── Data provided

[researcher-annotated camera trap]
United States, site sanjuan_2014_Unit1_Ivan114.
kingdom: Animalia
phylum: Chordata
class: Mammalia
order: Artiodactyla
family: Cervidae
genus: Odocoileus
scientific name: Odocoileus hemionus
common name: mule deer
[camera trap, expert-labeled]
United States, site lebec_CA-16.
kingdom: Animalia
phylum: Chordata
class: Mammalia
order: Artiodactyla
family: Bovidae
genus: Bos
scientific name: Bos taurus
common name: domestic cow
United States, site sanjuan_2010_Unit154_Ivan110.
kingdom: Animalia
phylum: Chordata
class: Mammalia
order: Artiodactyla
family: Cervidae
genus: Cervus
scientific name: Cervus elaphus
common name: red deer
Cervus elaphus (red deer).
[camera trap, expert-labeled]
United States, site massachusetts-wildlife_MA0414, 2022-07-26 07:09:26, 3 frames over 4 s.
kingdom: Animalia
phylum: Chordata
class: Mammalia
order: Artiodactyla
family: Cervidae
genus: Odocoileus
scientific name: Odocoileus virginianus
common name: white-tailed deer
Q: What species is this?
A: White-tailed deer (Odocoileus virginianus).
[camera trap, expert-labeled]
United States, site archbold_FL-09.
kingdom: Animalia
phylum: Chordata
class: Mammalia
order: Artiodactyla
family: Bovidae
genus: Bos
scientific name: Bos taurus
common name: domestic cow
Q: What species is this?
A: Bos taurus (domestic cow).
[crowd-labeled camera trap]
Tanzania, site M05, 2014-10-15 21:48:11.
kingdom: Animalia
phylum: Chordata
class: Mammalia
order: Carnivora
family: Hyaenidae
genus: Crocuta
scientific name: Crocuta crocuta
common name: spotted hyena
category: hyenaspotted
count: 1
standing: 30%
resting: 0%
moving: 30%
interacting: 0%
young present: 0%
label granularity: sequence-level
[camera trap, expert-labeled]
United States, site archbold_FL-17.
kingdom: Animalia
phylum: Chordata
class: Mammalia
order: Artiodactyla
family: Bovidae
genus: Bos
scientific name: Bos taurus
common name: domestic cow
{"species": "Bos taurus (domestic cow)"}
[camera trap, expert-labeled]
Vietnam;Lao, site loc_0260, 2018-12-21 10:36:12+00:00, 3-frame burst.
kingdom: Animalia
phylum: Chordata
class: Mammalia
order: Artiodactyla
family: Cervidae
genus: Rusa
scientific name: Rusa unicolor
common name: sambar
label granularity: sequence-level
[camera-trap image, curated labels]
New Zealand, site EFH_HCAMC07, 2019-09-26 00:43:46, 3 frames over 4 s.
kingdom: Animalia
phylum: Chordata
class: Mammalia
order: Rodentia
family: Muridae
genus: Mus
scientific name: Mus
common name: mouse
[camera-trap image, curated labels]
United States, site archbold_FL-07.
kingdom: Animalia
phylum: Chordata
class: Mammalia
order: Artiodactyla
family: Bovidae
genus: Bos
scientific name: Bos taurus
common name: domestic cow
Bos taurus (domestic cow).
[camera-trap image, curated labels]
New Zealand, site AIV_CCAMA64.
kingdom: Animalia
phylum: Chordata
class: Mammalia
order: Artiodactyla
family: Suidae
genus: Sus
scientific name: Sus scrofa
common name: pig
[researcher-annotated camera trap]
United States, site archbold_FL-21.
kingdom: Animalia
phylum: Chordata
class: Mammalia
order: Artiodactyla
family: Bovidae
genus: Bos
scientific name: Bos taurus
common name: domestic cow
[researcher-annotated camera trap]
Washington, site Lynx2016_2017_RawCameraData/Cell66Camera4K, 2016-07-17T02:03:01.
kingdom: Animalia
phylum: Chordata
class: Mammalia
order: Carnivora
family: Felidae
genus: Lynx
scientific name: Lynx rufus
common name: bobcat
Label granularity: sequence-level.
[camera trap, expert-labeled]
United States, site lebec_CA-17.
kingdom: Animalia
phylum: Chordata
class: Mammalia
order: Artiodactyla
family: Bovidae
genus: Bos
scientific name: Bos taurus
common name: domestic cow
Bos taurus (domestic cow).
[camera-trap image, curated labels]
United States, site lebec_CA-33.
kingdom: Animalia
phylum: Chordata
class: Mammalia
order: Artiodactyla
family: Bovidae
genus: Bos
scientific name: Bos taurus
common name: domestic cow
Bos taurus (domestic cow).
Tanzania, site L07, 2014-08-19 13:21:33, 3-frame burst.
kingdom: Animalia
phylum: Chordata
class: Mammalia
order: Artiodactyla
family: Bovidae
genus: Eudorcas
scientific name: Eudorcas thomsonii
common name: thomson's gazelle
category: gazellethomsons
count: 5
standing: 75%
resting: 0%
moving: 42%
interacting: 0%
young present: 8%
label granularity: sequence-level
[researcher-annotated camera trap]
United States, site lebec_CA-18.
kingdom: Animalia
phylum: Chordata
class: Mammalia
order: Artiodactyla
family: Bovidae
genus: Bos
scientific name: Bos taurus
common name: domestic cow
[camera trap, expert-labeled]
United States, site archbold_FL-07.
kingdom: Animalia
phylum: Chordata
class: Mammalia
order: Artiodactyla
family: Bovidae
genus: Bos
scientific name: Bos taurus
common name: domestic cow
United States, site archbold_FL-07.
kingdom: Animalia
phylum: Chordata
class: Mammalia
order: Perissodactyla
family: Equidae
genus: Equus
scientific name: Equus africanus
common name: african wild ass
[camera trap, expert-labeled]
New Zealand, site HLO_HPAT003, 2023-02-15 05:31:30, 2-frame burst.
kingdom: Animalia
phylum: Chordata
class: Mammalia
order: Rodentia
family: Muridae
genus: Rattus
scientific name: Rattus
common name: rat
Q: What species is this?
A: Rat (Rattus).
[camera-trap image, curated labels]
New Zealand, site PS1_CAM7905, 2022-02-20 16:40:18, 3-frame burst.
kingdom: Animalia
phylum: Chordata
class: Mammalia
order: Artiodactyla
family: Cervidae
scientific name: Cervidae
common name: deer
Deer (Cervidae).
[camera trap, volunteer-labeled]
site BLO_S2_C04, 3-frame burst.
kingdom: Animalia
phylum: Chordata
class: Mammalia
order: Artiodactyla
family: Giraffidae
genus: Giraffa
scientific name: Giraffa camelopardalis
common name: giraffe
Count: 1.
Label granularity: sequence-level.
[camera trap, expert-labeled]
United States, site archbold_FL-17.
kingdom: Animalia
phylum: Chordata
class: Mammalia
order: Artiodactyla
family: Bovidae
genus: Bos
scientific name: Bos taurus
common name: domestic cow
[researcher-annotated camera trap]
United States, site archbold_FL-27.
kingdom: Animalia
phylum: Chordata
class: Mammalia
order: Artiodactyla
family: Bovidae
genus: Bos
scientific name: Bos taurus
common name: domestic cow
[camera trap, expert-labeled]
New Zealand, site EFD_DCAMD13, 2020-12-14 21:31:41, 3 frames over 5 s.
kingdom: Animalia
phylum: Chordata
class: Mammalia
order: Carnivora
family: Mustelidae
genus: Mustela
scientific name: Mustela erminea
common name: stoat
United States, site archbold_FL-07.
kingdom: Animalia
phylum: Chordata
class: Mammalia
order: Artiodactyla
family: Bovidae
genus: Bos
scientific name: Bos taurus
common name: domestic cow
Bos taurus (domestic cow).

────

■ **Task instructions**: Repeat all the data, every line exactly.

■ **Completed task**:
[researcher-annotated camera trap]
United States, site sanjuan_2014_Unit1_Ivan114.
kingdom: Animalia
phylum: Chordata
class: Mammalia
order: Artiodactyla
family: Cervidae
genus: Odocoileus
scientific name: Odocoileus hemionus
common name: mule deer
[camera trap, expert-labeled]
United States, site lebec_CA-16.
kingdom: Animalia
phylum: Chordata
class: Mammalia
order: Artiodactyla
family: Bovidae
genus: Bos
scientific name: Bos taurus
common name: domestic cow
United States, site sanjuan_2010_Unit154_Ivan110.
kingdom: Animalia
phylum: Chordata
class: Mammalia
order: Artiodactyla
family: Cervidae
genus: Cervus
scientific name: Cervus elaphus
common name: red deer
Cervus elaphus (red deer).
[camera trap, expert-labeled]
United States, site massachusetts-wildlife_MA0414, 2022-07-26 07:09:26, 3 frames over 4 s.
kingdom: Animalia
phylum: Chordata
class: Mammalia
order: Artiodactyla
family: Cervidae
genus: Odocoileus
scientific name: Odocoileus virginianus
common name: white-tailed deer
Q: What species is this?
A: White-tailed deer (Odocoileus virginianus).
[camera trap, expert-labeled]
United States, site archbold_FL-09.
kingdom: Animalia
phylum: Chordata
class: Mammalia
order: Artiodactyla
family: Bovidae
genus: Bos
scientific name: Bos taurus
common name: domestic cow
Q: What species is this?
A: Bos taurus (domestic cow).
[crowd-labeled camera trap]
Tanzania, site M05, 2014-10-15 21:48:11.
kingdom: Animalia
phylum: Chordata
class: Mammalia
order: Carnivora
family: Hyaenidae
genus: Crocuta
scientific name: Crocuta crocuta
common name: spotted hyena
category: hyenaspotted
count: 1
standing: 30%
resting: 0%
moving: 30%
interacting: 0%
young present: 0%
label granularity: sequence-level
[camera trap, expert-labeled]
United States, site archbold_FL-17.
kingdom: Animalia
phylum: Chordata
class: Mammalia
order: Artiodactyla
family: Bovidae
genus: Bos
scientific name: Bos taurus
common name: domestic cow
{"species": "Bos taurus (domestic cow)"}
[camera trap, expert-labeled]
Vietnam;Lao, site loc_0260, 2018-12-21 10:36:12+00:00, 3-frame burst.
kingdom: Animalia
phylum: Chordata
class: Mammalia
order: Artiodactyla
family: Cervidae
genus: Rusa
scientific name: Rusa unicolor
common name: sambar
label granularity: sequence-level
[camera-trap image, curated labels]
New Zealand, site EFH_HCAMC07, 2019-09-26 00:43:46, 3 frames over 4 s.
kingdom: Animalia
phylum: Chordata
class: Mammalia
order: Rodentia
family: Muridae
genus: Mus
scientific name: Mus
common name: mouse
[camera-trap image, curated labels]
United States, site archbold_FL-07.
kingdom: Animalia
phylum: Chordata
class: Mammalia
order: Artiodactyla
family: Bovidae
genus: Bos
scientific name: Bos taurus
common name: domestic cow
Bos taurus (domestic cow).
[camera-trap image, curated labels]
New Zealand, site AIV_CCAMA64.
kingdom: Animalia
phylum: Chordata
class: Mammalia
order: Artiodactyla
family: Suidae
genus: Sus
scientific name: Sus scrofa
common name: pig
[researcher-annotated camera trap]
United States, site archbold_FL-21.
kingdom: Animalia
phylum: Chordata
class: Mammalia
order: Artiodactyla
family: Bovidae
genus: Bos
scientific name: Bos taurus
common name: domestic cow
[researcher-annotated camera trap]
Washington, site Lynx2016_2017_RawCameraData/Cell66Camera4K, 2016-07-17T02:03:01.
kingdom: Animalia
phylum: Chordata
class: Mammalia
order: Carnivora
family: Felidae
genus: Lynx
scientific name: Lynx rufus
common name: bobcat
Label granularity: sequence-level.
[camera trap, expert-labeled]
United States, site lebec_CA-17.
kingdom: Animalia
phylum: Chordata
class: Mammalia
order: Artiodactyla
family: Bovidae
genus: Bos
scientific name: Bos taurus
common name: domestic cow
Bos taurus (domestic cow).
[camera-trap image, curated labels]
United States, site lebec_CA-33.
kingdom: Animalia
phylum: Chordata
class: Mammalia
order: Artiodactyla
family: Bovidae
genus: Bos
scientific name: Bos taurus
common name: domestic cow
Bos taurus (domestic cow).
Tanzania, site L07, 2014-08-19 13:21:33, 3-frame burst.
kingdom: Animalia
phylum: Chordata
class: Mammalia
order: Artiodactyla
family: Bovidae
genus: Eudorcas
scientific name: Eudorcas thomsonii
common name: thomson's gazelle
category: gazellethomsons
count: 5
standing: 75%
resting: 0%
moving: 42%
interacting: 0%
young present: 8%
label granularity: sequence-level
[researcher-annotated camera trap]
United States, site lebec_CA-18.
kingdom: Animalia
phylum: Chordata
class: Mammalia
order: Artiodactyla
family: Bovidae
genus: Bos
scientific name: Bos taurus
common name: domestic cow
[camera trap, expert-labeled]
United States, site archbold_FL-07.
kingdom: Animalia
phylum: Chordata
class: Mammalia
order: Artiodactyla
family: Bovidae
genus: Bos
scientific name: Bos taurus
common name: domestic cow
United States, site archbold_FL-07.
kingdom: Animalia
phylum: Chordata
class: Mammalia
order: Perissodactyla
family: Equidae
genus: Equus
scientific name: Equus africanus
common name: african wild ass
[camera trap, expert-labeled]
New Zealand, site HLO_HPAT003, 2023-02-15 05:31:30, 2-frame burst.
kingdom: Animalia
phylum: Chordata
class: Mammalia
order: Rodentia
family: Muridae
genus: Rattus
scientific name: Rattus
common name: rat
Q: What species is this?
A: Rat (Rattus).
[camera-trap image, curated labels]
New Zealand, site PS1_CAM7905, 2022-02-20 16:40:18, 3-frame burst.
kingdom: Animalia
phylum: Chordata
class: Mammalia
order: Artiodactyla
family: Cervidae
scientific name: Cervidae
common name: deer
Deer (Cervidae).
[camera trap, volunteer-labeled]
site BLO_S2_C04, 3-frame burst.
kingdom: Animalia
phylum: Chordata
class: Mammalia
order: Artiodactyla
family: Giraffidae
genus: Giraffa
scientific name: Giraffa camelopardalis
common name: giraffe
Count: 1.
Label granularity: sequence-level.
[camera trap, expert-labeled]
United States, site archbold_FL-17.
kingdom: Animalia
phylum: Chordata
class: Mammalia
order: Artiodactyla
family: Bovidae
genus: Bos
scientific name: Bos taurus
common name: domestic cow
[researcher-annotated camera trap]
United States, site archbold_FL-27.
kingdom: Animalia
phylum: Chordata
class: Mammalia
order: Artiodactyla
family: Bovidae
genus: Bos
scientific name: Bos taurus
common name: domestic cow
[camera trap, expert-labeled]
New Zealand, site EFD_DCAMD13, 2020-12-14 21:31:41, 3 frames over 5 s.
kingdom: Animalia
phylum: Chordata
class: Mammalia
order: Carnivora
family: Mustelidae
genus: Mustela
scientific name: Mustela erminea
common name: stoat
United States, site archbold_FL-07.
kingdom: Animalia
phylum: Chordata
class: Mammalia
order: Artiodactyla
family: Bovidae
genus: Bos
scientific name: Bos taurus
common name: domestic cow
Bos taurus (domestic cow).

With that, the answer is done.